> [Instructions to follow]: Take the line containing "Which, point (66, 789)" and every line after it to the end of the records, and copy them exactly, excluding pictures.

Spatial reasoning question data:

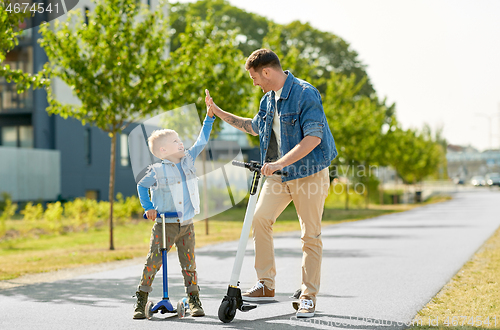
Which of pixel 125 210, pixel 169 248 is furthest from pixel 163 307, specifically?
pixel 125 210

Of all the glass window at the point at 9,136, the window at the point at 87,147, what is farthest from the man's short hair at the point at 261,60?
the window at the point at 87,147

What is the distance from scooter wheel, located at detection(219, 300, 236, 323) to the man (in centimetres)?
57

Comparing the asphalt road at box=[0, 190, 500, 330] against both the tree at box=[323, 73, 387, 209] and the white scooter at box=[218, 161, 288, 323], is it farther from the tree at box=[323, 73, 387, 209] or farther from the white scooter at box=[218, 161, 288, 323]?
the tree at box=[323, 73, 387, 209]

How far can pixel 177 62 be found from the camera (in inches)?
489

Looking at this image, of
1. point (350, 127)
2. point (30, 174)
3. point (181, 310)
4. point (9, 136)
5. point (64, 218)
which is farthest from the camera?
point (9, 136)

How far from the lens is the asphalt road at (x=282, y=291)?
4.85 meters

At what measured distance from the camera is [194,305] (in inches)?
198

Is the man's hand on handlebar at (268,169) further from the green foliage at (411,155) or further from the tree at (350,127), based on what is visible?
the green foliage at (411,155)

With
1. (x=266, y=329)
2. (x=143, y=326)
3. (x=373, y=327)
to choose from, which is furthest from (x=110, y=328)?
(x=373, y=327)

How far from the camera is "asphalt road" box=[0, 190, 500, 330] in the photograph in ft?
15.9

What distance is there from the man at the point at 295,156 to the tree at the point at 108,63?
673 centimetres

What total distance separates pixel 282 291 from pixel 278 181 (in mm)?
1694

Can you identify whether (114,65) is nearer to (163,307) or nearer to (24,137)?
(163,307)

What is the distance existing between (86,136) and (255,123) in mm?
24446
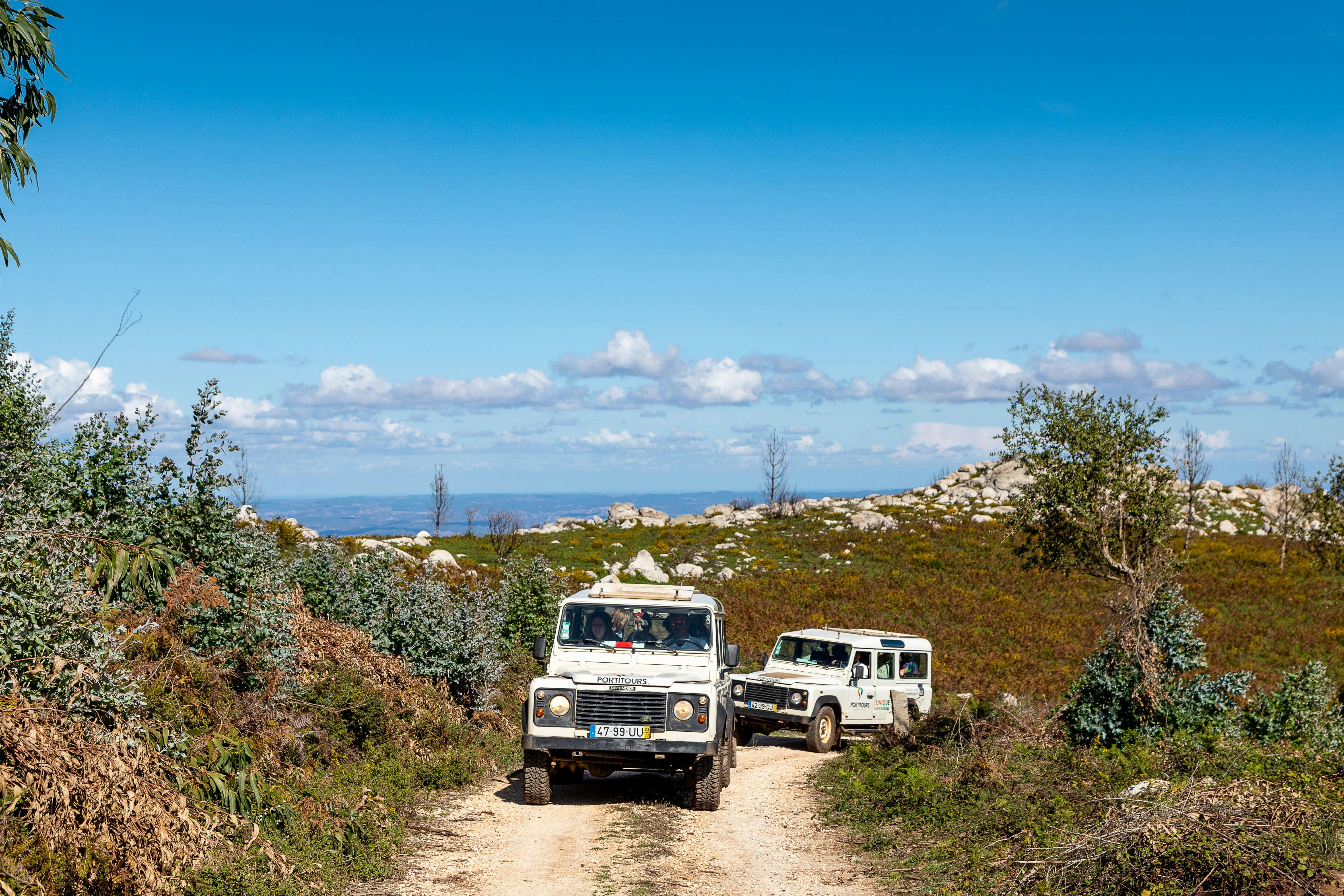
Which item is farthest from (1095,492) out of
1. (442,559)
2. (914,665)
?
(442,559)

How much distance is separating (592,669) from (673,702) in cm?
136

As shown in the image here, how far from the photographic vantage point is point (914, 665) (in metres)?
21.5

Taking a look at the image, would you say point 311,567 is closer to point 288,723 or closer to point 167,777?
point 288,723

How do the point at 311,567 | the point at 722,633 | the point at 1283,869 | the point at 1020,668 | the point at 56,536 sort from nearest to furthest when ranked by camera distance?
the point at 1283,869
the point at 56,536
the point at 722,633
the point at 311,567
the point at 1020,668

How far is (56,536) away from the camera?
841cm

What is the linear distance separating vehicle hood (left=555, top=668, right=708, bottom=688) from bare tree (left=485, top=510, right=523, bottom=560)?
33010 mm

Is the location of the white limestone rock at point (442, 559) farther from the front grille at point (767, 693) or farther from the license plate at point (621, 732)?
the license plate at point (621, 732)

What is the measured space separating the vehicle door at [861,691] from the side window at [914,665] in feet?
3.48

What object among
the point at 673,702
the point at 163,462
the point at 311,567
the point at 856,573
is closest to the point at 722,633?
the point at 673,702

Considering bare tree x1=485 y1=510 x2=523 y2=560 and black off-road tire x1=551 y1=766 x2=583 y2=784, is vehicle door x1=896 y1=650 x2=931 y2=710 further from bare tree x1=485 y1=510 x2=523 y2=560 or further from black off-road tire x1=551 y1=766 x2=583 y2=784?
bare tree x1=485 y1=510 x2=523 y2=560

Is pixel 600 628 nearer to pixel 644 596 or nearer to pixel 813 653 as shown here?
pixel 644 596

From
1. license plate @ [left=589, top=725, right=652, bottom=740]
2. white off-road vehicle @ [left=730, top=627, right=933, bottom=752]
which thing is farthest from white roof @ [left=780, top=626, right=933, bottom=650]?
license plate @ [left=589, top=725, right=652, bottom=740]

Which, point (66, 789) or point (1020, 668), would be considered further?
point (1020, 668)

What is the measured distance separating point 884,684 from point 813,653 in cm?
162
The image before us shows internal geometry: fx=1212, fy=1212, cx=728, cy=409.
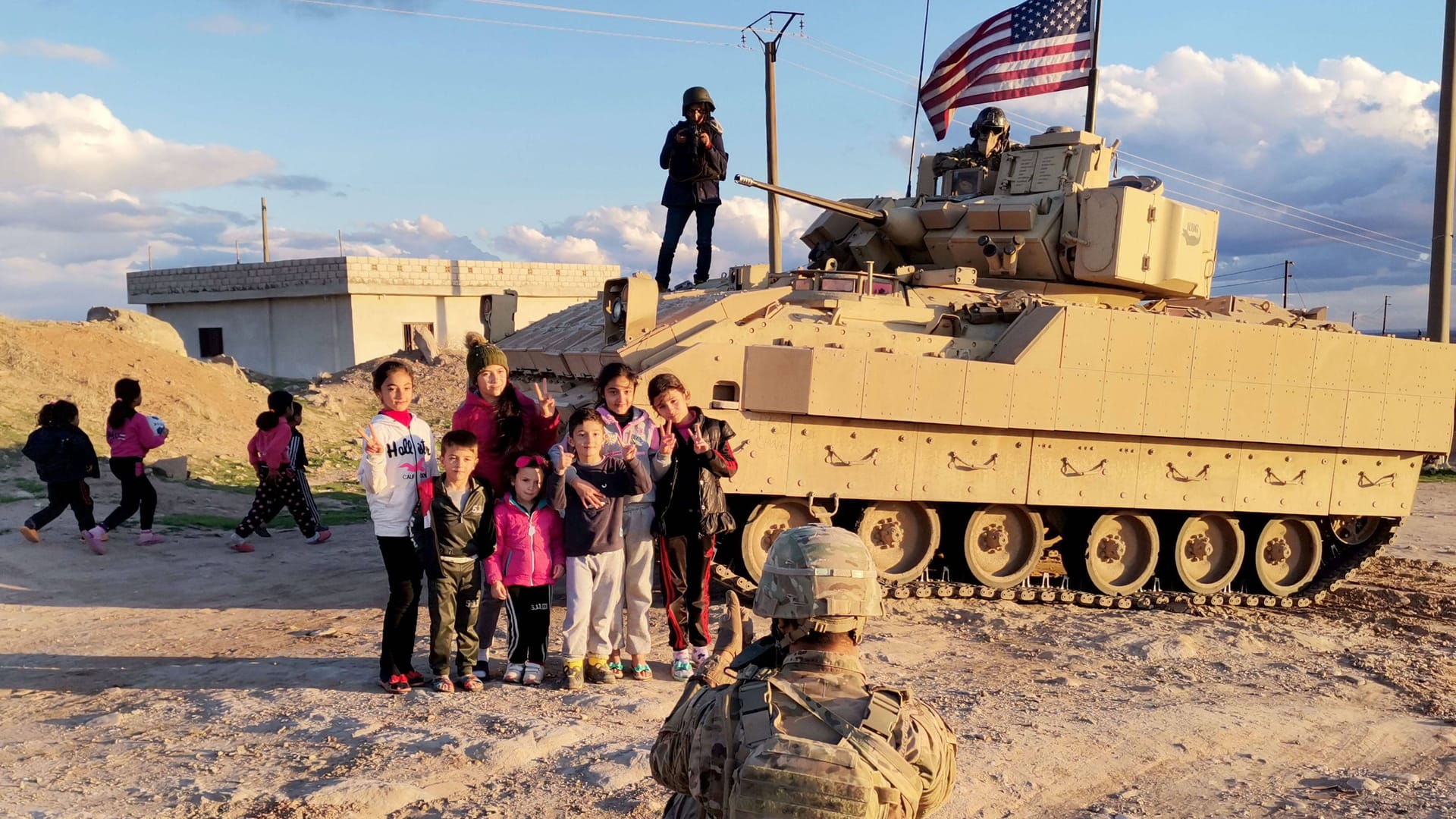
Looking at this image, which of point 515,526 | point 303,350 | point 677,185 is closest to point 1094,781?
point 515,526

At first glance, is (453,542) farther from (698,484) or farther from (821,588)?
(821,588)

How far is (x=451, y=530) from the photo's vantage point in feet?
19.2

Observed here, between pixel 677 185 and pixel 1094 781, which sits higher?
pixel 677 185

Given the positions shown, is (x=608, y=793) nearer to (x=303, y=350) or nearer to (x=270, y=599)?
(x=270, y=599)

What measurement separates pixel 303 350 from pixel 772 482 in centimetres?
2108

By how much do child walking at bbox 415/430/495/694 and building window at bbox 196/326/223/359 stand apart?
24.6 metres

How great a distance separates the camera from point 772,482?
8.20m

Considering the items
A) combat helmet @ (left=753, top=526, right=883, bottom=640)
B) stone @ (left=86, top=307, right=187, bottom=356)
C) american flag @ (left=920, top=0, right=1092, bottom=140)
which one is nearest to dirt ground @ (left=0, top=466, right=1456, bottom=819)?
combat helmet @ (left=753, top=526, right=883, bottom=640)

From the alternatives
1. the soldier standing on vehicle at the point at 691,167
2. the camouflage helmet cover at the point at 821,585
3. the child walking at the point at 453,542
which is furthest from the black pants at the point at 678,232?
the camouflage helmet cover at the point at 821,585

> [Answer to this exercise]:
Which, point (66, 789) or point (1020, 668), would be considered further?
point (1020, 668)

What is the measured distance separating point 884,684 from point 813,653 in cm?
162
The image before us shows internal geometry: fx=1212, fy=1212, cx=728, cy=409.
Looking at this image, which of point 515,526 | point 303,350 | point 677,185 is closest to point 1094,781?
point 515,526

At first glance, is (453,542) farther from (698,484) or farther from (821,588)?
(821,588)

How far is (x=451, y=530) from the photo's vantage point in feet?
19.2

Observed here, between pixel 677 185 and pixel 1094 781, which sits higher?
pixel 677 185

Given the positions shown, is (x=608, y=793) nearer to (x=303, y=350) or nearer to (x=270, y=599)?
(x=270, y=599)

What measurement separates pixel 303 350 from pixel 772 482 in centimetres?
2108

By how much do child walking at bbox 415/430/495/694 and building window at bbox 196/326/223/359 stand apart?
24.6 metres

How great a distance separates the camera from point 772,482?
8.20m

Considering the items
A) combat helmet @ (left=753, top=526, right=883, bottom=640)
B) stone @ (left=86, top=307, right=187, bottom=356)
C) american flag @ (left=920, top=0, right=1092, bottom=140)
which one is nearest to dirt ground @ (left=0, top=466, right=1456, bottom=819)?
combat helmet @ (left=753, top=526, right=883, bottom=640)

From the alternatives
1. the soldier standing on vehicle at the point at 691,167
2. the camouflage helmet cover at the point at 821,585
3. the child walking at the point at 453,542
which is furthest from the black pants at the point at 678,232?
the camouflage helmet cover at the point at 821,585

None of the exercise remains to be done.